Request:
Reproduce the following listing verbatim, from its first line through its last, omitting the pictures.
[Start Records to use]
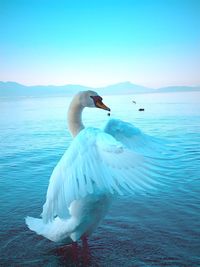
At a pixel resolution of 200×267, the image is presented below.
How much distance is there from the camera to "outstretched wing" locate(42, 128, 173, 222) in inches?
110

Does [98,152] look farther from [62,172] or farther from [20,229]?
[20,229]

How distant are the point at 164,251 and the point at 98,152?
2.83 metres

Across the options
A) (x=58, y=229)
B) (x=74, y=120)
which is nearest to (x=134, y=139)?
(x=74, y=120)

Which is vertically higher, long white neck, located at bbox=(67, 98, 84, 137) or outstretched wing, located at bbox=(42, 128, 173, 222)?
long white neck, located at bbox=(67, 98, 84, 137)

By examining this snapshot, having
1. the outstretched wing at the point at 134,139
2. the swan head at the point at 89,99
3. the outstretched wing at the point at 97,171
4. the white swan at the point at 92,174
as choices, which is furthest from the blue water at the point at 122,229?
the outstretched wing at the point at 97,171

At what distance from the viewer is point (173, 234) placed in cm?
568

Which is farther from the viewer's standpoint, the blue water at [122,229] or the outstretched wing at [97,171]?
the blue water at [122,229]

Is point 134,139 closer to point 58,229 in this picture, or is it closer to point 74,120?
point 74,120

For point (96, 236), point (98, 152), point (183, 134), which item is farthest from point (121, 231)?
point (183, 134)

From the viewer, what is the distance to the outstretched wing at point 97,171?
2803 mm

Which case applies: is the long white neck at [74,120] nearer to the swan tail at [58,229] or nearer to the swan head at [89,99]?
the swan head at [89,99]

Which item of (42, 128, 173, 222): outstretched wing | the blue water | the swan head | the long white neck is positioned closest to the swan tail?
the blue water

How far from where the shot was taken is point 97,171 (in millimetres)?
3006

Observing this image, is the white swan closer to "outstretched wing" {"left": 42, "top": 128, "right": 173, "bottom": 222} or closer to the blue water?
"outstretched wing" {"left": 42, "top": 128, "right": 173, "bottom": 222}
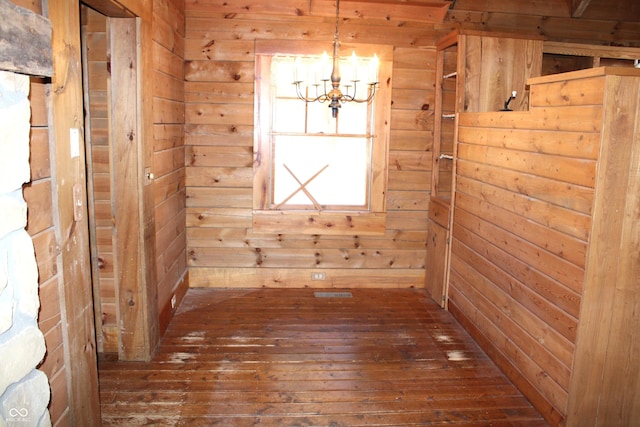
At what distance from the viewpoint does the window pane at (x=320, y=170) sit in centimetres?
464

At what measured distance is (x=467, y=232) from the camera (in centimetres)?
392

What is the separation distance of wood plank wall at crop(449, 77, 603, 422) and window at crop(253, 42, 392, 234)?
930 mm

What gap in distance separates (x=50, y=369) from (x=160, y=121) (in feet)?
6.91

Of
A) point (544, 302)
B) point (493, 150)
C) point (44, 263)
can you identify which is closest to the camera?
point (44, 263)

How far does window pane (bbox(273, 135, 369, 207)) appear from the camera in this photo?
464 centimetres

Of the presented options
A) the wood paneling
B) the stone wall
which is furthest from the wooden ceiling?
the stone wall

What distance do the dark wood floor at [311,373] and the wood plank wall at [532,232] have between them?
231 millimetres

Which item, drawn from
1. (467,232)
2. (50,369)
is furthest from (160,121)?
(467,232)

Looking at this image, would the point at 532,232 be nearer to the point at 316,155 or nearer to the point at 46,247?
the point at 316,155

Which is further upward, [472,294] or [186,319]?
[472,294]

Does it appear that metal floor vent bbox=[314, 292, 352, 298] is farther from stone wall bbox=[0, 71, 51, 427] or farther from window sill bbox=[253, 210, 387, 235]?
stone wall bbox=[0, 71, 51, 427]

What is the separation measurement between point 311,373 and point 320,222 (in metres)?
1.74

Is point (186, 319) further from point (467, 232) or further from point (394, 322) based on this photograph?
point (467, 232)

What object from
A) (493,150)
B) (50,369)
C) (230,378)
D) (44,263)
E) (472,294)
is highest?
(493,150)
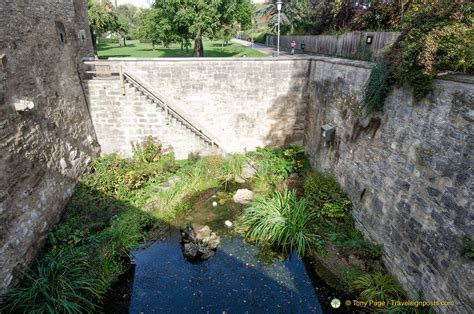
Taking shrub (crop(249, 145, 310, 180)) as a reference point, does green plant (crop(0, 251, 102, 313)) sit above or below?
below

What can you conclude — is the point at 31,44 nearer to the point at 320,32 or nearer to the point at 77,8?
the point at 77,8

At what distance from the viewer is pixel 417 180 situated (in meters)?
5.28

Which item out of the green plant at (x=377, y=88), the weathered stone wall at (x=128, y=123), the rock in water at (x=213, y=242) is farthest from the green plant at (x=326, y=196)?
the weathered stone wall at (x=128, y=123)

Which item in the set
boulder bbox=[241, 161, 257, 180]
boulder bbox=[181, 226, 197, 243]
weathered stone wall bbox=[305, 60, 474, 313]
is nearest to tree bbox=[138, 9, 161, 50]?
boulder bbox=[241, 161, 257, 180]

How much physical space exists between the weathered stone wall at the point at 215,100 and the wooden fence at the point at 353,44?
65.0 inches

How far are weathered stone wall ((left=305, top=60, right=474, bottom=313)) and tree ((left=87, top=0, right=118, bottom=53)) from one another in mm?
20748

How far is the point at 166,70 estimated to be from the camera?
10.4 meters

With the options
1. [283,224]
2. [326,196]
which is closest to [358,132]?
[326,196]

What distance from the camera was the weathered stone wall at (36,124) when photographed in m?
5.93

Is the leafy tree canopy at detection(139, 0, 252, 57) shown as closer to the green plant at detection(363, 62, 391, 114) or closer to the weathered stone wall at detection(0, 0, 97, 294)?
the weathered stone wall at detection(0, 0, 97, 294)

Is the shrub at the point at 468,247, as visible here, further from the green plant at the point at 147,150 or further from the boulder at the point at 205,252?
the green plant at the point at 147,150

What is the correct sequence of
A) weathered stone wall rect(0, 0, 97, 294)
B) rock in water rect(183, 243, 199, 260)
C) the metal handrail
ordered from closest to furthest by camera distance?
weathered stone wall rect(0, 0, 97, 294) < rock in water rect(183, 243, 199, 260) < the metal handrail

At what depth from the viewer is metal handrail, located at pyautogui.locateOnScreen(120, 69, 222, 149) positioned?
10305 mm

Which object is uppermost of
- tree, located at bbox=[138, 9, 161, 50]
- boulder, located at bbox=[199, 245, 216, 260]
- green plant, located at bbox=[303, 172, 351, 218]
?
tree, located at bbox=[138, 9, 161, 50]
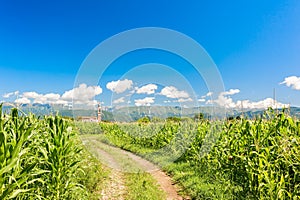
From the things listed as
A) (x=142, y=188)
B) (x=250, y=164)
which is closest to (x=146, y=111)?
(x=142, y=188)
[End Records to use]
Output of the exercise:
At a pixel resolution of 200×267, the image is presented below.
How much distance is there from the camera to "outstretched wing" locate(42, 128, 173, 222) in inches?
110

Does [98,152] look farther from [62,172] or farther from [20,229]?
[20,229]

How distant are the point at 164,251 and the point at 98,152?
2.83 metres

Across the options
A) (x=58, y=229)
B) (x=74, y=120)
which is nearest to (x=134, y=139)?
(x=74, y=120)

Which is vertically higher, long white neck, located at bbox=(67, 98, 84, 137) or outstretched wing, located at bbox=(42, 128, 173, 222)?
long white neck, located at bbox=(67, 98, 84, 137)

By examining this snapshot, having
1. the outstretched wing at the point at 134,139
2. the swan head at the point at 89,99
3. the outstretched wing at the point at 97,171
4. the white swan at the point at 92,174
as choices, which is furthest from the blue water at the point at 122,229?
the outstretched wing at the point at 97,171

At what distance from the viewer is point (173, 234) placed in cm?
568

Which is farther from the viewer's standpoint, the blue water at [122,229] or the outstretched wing at [97,171]?
the blue water at [122,229]

Is point 134,139 closer to point 58,229 in this picture, or is it closer to point 74,120?
point 74,120

For point (96, 236), point (98, 152), point (183, 134), which item is farthest from point (121, 231)?
point (183, 134)

From the viewer, what is the distance to the outstretched wing at point 97,171?
2803 mm

Which case applies: is the long white neck at [74,120] nearer to the swan tail at [58,229] or nearer to the swan head at [89,99]?
the swan head at [89,99]

Which item of (42, 128, 173, 222): outstretched wing | the blue water | the swan head | the long white neck is positioned closest to the swan tail?
the blue water

How far from where the shot was taken is point 97,171 (in millimetres)?
3006

Observing this image, is the white swan closer to "outstretched wing" {"left": 42, "top": 128, "right": 173, "bottom": 222} or closer to the blue water?
"outstretched wing" {"left": 42, "top": 128, "right": 173, "bottom": 222}
At what distance from the viewpoint does the window pane at (x=320, y=170) sit in centimetres?
464

At what measured distance is (x=467, y=232) from the camera (in centimetres)?
392

What is the separation distance of wood plank wall at crop(449, 77, 603, 422) and window at crop(253, 42, 392, 234)?
930 mm

What gap in distance separates (x=50, y=369) from (x=160, y=121) (in feet)?
6.91

Of
A) point (544, 302)
B) point (493, 150)
C) point (44, 263)
can you identify which is closest to the camera?
point (44, 263)

How far does window pane (bbox(273, 135, 369, 207)) appear from the camera in this photo?
464 centimetres

Of the presented options
A) the wood paneling
B) the stone wall
which is furthest from the wooden ceiling?
the stone wall

What distance do the dark wood floor at [311,373] and the wood plank wall at [532,232] have between them?
231 millimetres

Which item, drawn from
1. (467,232)
2. (50,369)
is furthest from (160,121)?
(467,232)

Looking at this image, would the point at 532,232 be nearer to the point at 316,155 or nearer to the point at 46,247?
the point at 316,155

Which is further upward, [472,294] or [186,319]?
[472,294]

Does it appear that metal floor vent bbox=[314, 292, 352, 298] is farther from stone wall bbox=[0, 71, 51, 427] or farther from window sill bbox=[253, 210, 387, 235]?
stone wall bbox=[0, 71, 51, 427]

What is the separation measurement between point 311,373 and point 320,222 (in metres)?
1.74

Is point (186, 319) further from point (467, 232) or further from point (394, 322) based on this photograph?
point (467, 232)

What object from
A) (493,150)
B) (50,369)
C) (230,378)
D) (44,263)
E) (472,294)
is highest?
(493,150)
Taking shrub (crop(249, 145, 310, 180)) as a reference point, does green plant (crop(0, 251, 102, 313)) sit above or below?
below

What can you conclude — is the point at 31,44 nearer to the point at 320,32 or nearer to the point at 77,8?
the point at 77,8

At what distance from the viewer is pixel 417 180 situated (in meters)?
5.28

Which item out of the green plant at (x=377, y=88), the weathered stone wall at (x=128, y=123), the rock in water at (x=213, y=242) is farthest from the green plant at (x=326, y=196)?
the weathered stone wall at (x=128, y=123)

Which item in the set
boulder bbox=[241, 161, 257, 180]
boulder bbox=[181, 226, 197, 243]
weathered stone wall bbox=[305, 60, 474, 313]
is nearest to tree bbox=[138, 9, 161, 50]?
boulder bbox=[241, 161, 257, 180]

How much physical space exists between the weathered stone wall at the point at 215,100 and the wooden fence at the point at 353,44?
65.0 inches

How far are weathered stone wall ((left=305, top=60, right=474, bottom=313)) and tree ((left=87, top=0, right=118, bottom=53)) from one another in mm?
20748

How far is the point at 166,70 estimated to be from the camera?
10.4 meters

With the options
1. [283,224]
2. [326,196]
which is closest to [358,132]?
[326,196]

What distance from the camera was the weathered stone wall at (36,124) when photographed in m?
5.93

Is the leafy tree canopy at detection(139, 0, 252, 57) shown as closer to the green plant at detection(363, 62, 391, 114) or closer to the weathered stone wall at detection(0, 0, 97, 294)?
the weathered stone wall at detection(0, 0, 97, 294)

Is the shrub at the point at 468,247, as visible here, further from the green plant at the point at 147,150 or further from the boulder at the point at 205,252?
the green plant at the point at 147,150

What is the correct sequence of
A) weathered stone wall rect(0, 0, 97, 294)
B) rock in water rect(183, 243, 199, 260)
C) the metal handrail
ordered from closest to furthest by camera distance?
weathered stone wall rect(0, 0, 97, 294) < rock in water rect(183, 243, 199, 260) < the metal handrail

At what depth from the viewer is metal handrail, located at pyautogui.locateOnScreen(120, 69, 222, 149) positioned?
10305 mm

Which object is uppermost of
- tree, located at bbox=[138, 9, 161, 50]
- boulder, located at bbox=[199, 245, 216, 260]
- green plant, located at bbox=[303, 172, 351, 218]
?
tree, located at bbox=[138, 9, 161, 50]
From the things listed as
A) (x=142, y=188)
B) (x=250, y=164)
which is closest to (x=146, y=111)?
(x=142, y=188)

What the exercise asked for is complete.